Des juges français inféodés à certaines religions ?

La question mérite d’être posée, après que la Ministre de la Justice Christiane Taubira a annoncé, le 27 avril 2015, aux journalistes accrédités auprès de son ministère, l’octroi de 2,7 M€ de crédits sur 3 ans “destinés à mettre en place des formations à la laïcité pour les magistrats et les personnels des juridictions”.

av taub

Certes, ce n’est rien à côté des 39,5 M€ annoncés le même jour et consacrés au renforcement de la sécurité des juridictions face à la menace d’attentats (vidéo protection, protection périmétrique, alarmes, gardiennage, portiques, système de badges, etc.) ou aux 7 M€ octroyés à 2000 magistrats et greffiers pour “les équiper fin 2015 de tablettes et matériels informatiques sécurisés…”.

Ces formations à la laïcité et ces nouvelles dépenses budgétaires, dont le coût peut être financé par la vente de quatre avions de combat Rafale (66 millions d’euros pièce) à l’Egypte, au Qatar ou à l’Inde, répondent-elles à une impérieuse nécessité ? Font-elles suite à un constat de l’inspection générale des services judiciaires ? A des dérives dûment constatées de magistrats dont la clémence irait à des justiciables arborant certaines religions ?

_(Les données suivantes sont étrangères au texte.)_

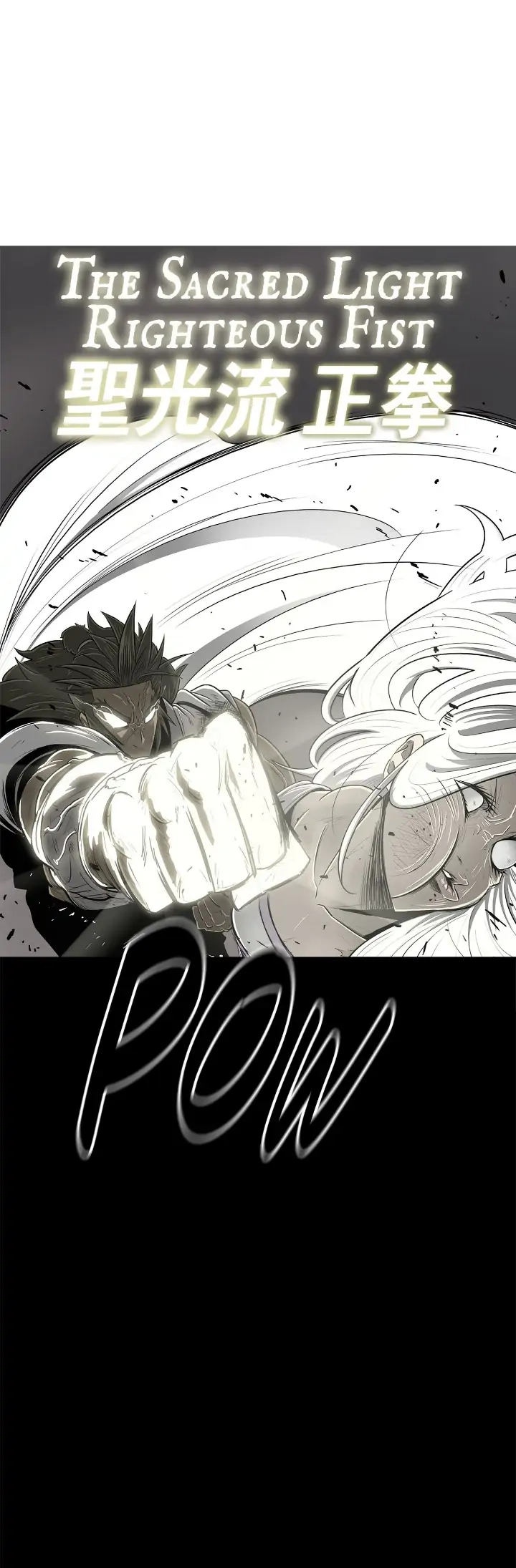 The Legend of the Northern Blade Chapter 112 page 31 - 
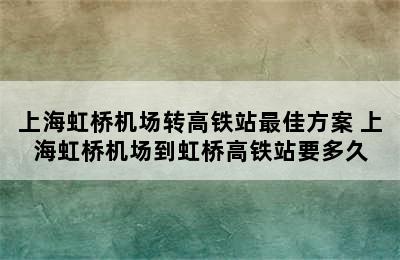 上海虹桥机场转高铁站最佳方案 上海虹桥机场到虹桥高铁站要多久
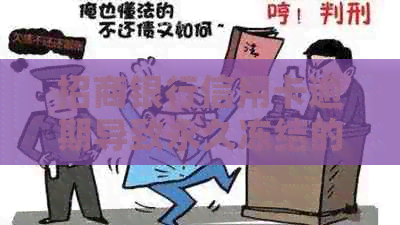 招商银行信用卡逾期导致永久冻结的解决策略及应对方法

Point de précision de la part de la Ministre de la Justice qui, depuis son arrivée, multiplie les effets d’annonce, et n’est d’ailleurs ni meilleure, ni plus mauvaise que ses prédécesseurs à la Chancellerie. Et je m’arrête là avant d’être taxé “d’effronté” par une ministre à bout de souffle, qui oubliera volontiers ma liberté de parole à l’égard de ses prédécesseurs. Des prédécesseurs qui comprenaient la liberté de parole du débat contradictoire, à l’image du ministre de la Justice UMP Pascal Clement, que j’ai affronté en 2007 aux législatives dans son fief de la Loire.

av clement

Avant même l’ouverture de la campagne, je déclarais dans le quotidien le Progrès que “le Ministre de la Justice Pascal Clement était con et nul”. Le même ministre me répondait le surlendemain dans le même médias “Je suis peut être nul, mais c’est moi le Ministre”. Cet humour laïc et républicain ne se retrouve pas chez Christiane Taubira lorsqu’on critique son action publique.

Avec la même impartialité, j’avais dénoncé dans Lyon Capitale certaines pratiques de mon ami Michel Mercier (ministre de la Justice jusqu’en avril 2012) lorsqu’il donnait “des directives téléphoniques à des juges d’instruction pour les enquêtes Marseillaises” ou lorsqu’il procédait “à la mutation de 300 magistrats la veille de Noël”.

Image -3-

Le précédent de Rennes en 2009

En effectuant quelques recherches, on constate que le principe de laïcité a été mis à mal par plusieurs affaires qui ont eu un important retentissement. Si on se fie aux médias, toutes pourraient faire douter de la laïcité de la justice….

La plus célèbre est celle de Rennes, en 2009. Il s’agit du procès du «gang de Roubaix » (15 braquages très violents commis entre 2000 et 2001) est passé à la limite du crash judiciaire à la cour d’assises. Entre autres avatars, lorsque le procès prévu en septembre 2008 a été renvoyé à janvier 2009, un avocat a prétendu l’avoir obtenu pour cause de Ramadan. La polémique a enflé entre partisans du respect des droits de la défense et ceux qui dénonçaient une atteinte à la laïcité.

La fin des Juges 002-2-

Cette dernière annonce de Christiane Taubira ne doit pas provoquer l’amalgame. Car, dans une France où beaucoup de magistrats découragés diagnostiquent «La fin des juges », à l’image de Marie-Odile Theoleyre dans son remarquable livre, on a l’impression que certains serviteurs de l’Etat, dont les ancêtres se sont illustrés sur les champs de bataille, pour que «vive la France », tentent ici ou là de sauver le Pays réel, en incarnant cette laïcité et le sens de l’Etat que nous défendons.